Autrefois, comme aujourd'hui, ce mur de clôture suivait les contours du terrain, et dans son prolongement il rencontrait la Tour du Château qui se dressait là où est la tonnelle circulaire du jardin, — puis la Tour au Lutin, élevée à l'angle Nord-Ouest de la tour Nord de la Cathédrale [Note : Une douve très large et semblable à celles qui existent encore ceignait le pied du mur occidental depuis la Tour de la Prison jusqu'à celle du Château. Les eaux qui descendaient de la ville s'arrêtaient en cet endroit sans en pouvoir sortir, et se mêlaient aux « vidanges » que les voisins jetaient nuitamment dans le cloaque, comme on l'appelait. De ce mélange impur, il résultait un limon noir et fétide qui infectait l'air et causait des maladies dangereuses. Un arrêt du conseil du 10 juin 1762 autorisa la communauté de Dol à combler cet infect cloaque, en y jetant l'Eperon, dit de la Porte d'Embas, lequel séparait le faubourg de la Boulangerie du reste de la ville].

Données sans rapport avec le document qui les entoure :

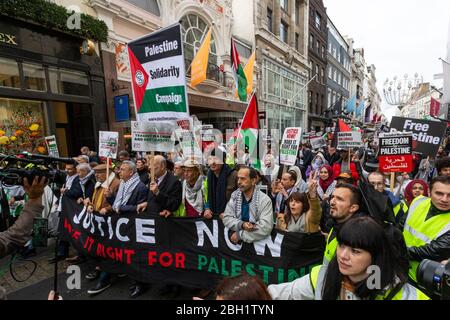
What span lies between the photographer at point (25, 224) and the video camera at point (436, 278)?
2560 mm

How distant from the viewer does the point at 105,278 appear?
3.66 metres

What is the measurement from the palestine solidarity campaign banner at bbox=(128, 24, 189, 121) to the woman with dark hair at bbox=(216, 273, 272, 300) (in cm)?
272

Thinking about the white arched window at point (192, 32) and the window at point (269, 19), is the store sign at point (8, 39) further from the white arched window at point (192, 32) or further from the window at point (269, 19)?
the window at point (269, 19)

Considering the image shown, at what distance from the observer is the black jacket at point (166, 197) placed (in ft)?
11.7

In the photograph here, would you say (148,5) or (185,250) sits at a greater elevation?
(148,5)

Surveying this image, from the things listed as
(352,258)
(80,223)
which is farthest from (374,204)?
(80,223)

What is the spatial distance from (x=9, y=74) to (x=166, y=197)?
7744 mm

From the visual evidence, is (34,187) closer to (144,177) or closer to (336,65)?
(144,177)

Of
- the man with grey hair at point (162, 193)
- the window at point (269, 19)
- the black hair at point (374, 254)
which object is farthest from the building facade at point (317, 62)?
the black hair at point (374, 254)

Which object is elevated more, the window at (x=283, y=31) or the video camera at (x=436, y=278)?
the window at (x=283, y=31)

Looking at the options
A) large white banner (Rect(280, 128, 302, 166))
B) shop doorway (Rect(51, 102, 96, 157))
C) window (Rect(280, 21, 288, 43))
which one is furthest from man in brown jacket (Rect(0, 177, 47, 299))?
window (Rect(280, 21, 288, 43))

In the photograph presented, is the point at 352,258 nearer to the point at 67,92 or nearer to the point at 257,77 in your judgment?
the point at 67,92

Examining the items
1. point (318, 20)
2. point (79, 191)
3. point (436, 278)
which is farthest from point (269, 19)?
point (436, 278)

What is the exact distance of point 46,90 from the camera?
8703 mm
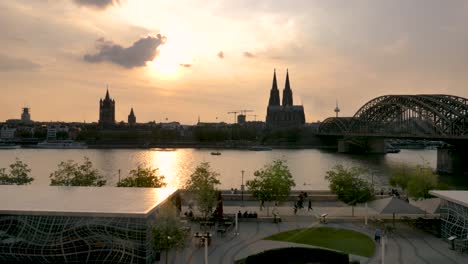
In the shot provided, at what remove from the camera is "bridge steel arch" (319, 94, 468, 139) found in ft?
238

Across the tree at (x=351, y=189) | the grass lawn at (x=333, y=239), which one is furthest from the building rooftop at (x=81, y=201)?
the tree at (x=351, y=189)

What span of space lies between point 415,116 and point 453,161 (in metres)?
18.8

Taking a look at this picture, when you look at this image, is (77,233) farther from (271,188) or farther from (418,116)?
(418,116)

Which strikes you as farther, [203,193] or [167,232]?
[203,193]

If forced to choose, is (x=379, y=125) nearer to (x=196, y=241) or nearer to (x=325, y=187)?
(x=325, y=187)

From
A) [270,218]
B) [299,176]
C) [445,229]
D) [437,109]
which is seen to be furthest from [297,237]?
[437,109]

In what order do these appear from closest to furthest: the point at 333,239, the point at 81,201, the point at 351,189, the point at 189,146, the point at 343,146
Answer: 1. the point at 81,201
2. the point at 333,239
3. the point at 351,189
4. the point at 343,146
5. the point at 189,146

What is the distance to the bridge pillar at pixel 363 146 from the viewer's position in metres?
119

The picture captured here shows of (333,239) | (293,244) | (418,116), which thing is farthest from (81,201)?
(418,116)

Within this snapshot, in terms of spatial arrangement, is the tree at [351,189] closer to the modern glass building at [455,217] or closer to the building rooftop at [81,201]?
the modern glass building at [455,217]

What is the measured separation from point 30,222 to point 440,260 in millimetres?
16401

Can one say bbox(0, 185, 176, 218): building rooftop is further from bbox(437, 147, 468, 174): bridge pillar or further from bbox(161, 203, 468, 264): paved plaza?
bbox(437, 147, 468, 174): bridge pillar

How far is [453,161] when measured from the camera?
224ft

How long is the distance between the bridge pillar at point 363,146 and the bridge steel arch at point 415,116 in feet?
10.2
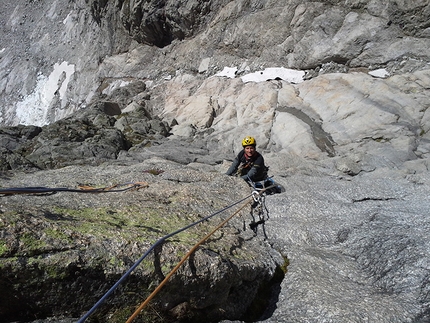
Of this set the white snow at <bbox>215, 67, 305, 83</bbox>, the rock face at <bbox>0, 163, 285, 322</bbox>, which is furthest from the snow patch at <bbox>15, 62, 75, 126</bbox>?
the rock face at <bbox>0, 163, 285, 322</bbox>

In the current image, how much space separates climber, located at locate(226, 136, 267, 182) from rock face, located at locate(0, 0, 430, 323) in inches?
35.8

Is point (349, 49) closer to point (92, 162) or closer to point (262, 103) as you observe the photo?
point (262, 103)

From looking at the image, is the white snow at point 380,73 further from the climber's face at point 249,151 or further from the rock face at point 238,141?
the climber's face at point 249,151

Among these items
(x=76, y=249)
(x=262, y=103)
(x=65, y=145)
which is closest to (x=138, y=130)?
(x=65, y=145)

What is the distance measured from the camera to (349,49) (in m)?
22.5

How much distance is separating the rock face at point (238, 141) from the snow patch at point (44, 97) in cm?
22

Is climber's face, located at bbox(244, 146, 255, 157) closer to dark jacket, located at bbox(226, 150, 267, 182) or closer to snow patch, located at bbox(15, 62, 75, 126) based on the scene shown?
dark jacket, located at bbox(226, 150, 267, 182)

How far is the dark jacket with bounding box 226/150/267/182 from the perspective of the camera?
10.9m

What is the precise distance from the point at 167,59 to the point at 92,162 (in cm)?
2260

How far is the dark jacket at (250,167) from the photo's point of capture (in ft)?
35.9

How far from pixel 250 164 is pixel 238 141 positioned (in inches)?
340

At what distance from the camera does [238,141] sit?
2019 centimetres

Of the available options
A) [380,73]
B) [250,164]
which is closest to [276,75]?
[380,73]

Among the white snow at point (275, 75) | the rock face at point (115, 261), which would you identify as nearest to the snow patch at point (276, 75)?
the white snow at point (275, 75)
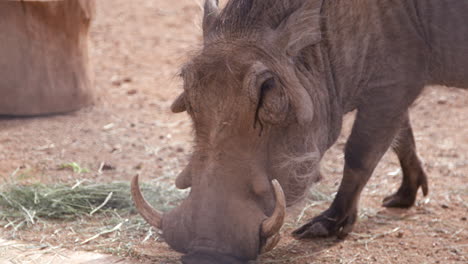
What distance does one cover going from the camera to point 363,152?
3377 millimetres

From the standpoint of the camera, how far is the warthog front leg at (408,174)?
13.3ft

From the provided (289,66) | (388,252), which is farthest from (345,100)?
(388,252)

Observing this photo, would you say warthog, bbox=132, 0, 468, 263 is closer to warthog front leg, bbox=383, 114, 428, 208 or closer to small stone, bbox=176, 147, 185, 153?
warthog front leg, bbox=383, 114, 428, 208

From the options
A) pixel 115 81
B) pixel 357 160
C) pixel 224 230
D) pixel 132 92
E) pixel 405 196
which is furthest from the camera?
pixel 115 81

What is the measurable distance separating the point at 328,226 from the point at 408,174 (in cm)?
78

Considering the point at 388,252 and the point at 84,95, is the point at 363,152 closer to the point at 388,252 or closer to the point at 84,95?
the point at 388,252

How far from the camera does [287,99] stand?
2.84 m

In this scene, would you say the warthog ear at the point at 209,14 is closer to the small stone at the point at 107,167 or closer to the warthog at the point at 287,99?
the warthog at the point at 287,99

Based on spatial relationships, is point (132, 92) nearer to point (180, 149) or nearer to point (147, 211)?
point (180, 149)

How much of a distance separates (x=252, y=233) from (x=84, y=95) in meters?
3.25

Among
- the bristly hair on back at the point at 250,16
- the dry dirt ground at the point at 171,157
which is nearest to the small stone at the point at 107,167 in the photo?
Answer: the dry dirt ground at the point at 171,157

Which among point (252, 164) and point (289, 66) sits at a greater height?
point (289, 66)

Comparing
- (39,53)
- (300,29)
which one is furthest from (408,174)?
(39,53)

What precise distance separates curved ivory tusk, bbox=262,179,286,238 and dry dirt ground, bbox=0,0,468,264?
357 mm
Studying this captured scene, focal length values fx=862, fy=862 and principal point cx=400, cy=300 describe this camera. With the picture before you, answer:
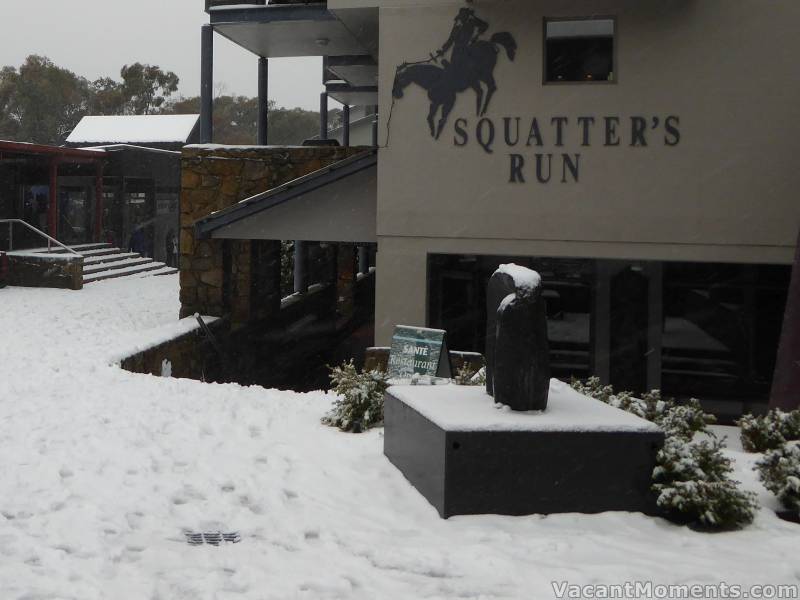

Entre ces deux tours, mais plus près de la seconde, vis-à-vis et à douze mètres de la grande porte de la Cathédrale, [Note : Dans le cintre qui est au-dessus de la grande porte il existait, avant la révolution de 1793, une statue de la Sainte Vierge placée derrière une vitrine. On la désignait vulgairement sous le nom de Notre-Dame de la Posterne, parce que, effectivement, elle faisait face à la Posterne. On allait en pèlerinage à cette madone pour retrouver les objets égarés] s'ouvrait la Posterne du Château, par où l'on descendait à la Lavandrie, en passant sur un pont jeté sur le fossé.

Le mur, se contournant ensuite, renfermait la basilique de Saint-Samson. Une tour, dite de Saint-Samson, existait à l'encoignure de la chapelle de la Vierge. Tours, murs, poterne ont disparu. Les fossés de la Posterne furent comblés en 1754. La muraille qui longeait la Cathédrale fut démolie en 1760 et les matériaux servirent à reconstruire l'hôpital.

C'est à cette même époque que fut construit le mur de clôture qui joignait la chapelle Saint-Samson, et qui a été démoli en février 1854, afin d'isoler complètement la Cathédrale.

De la tour Saint-Samson, en continuant l'enceinte des murailles de la vieille cité, on trouvait la tour de la Motte ; grande tour des Carmes ; petite tour des Carmes (ruinée), — et enfin la porte d'Enhaut ou porte Saint-Michel.

De la porte d'Enhaut, en tournant au Midi, on rencontrait la tour Saint-Michel (ruinée), tour du Presbytère, tour des Bas-Celliers, tour de la Barcane, tour des Bourgeois, [Note : C'était sur cette tour qu'étaient placés les canons que l'on tirait dans les circonstances solennelles] (à demi-ruinée), et enfin la tour de la Prison et la porte d'Embas ou Notre-Dame.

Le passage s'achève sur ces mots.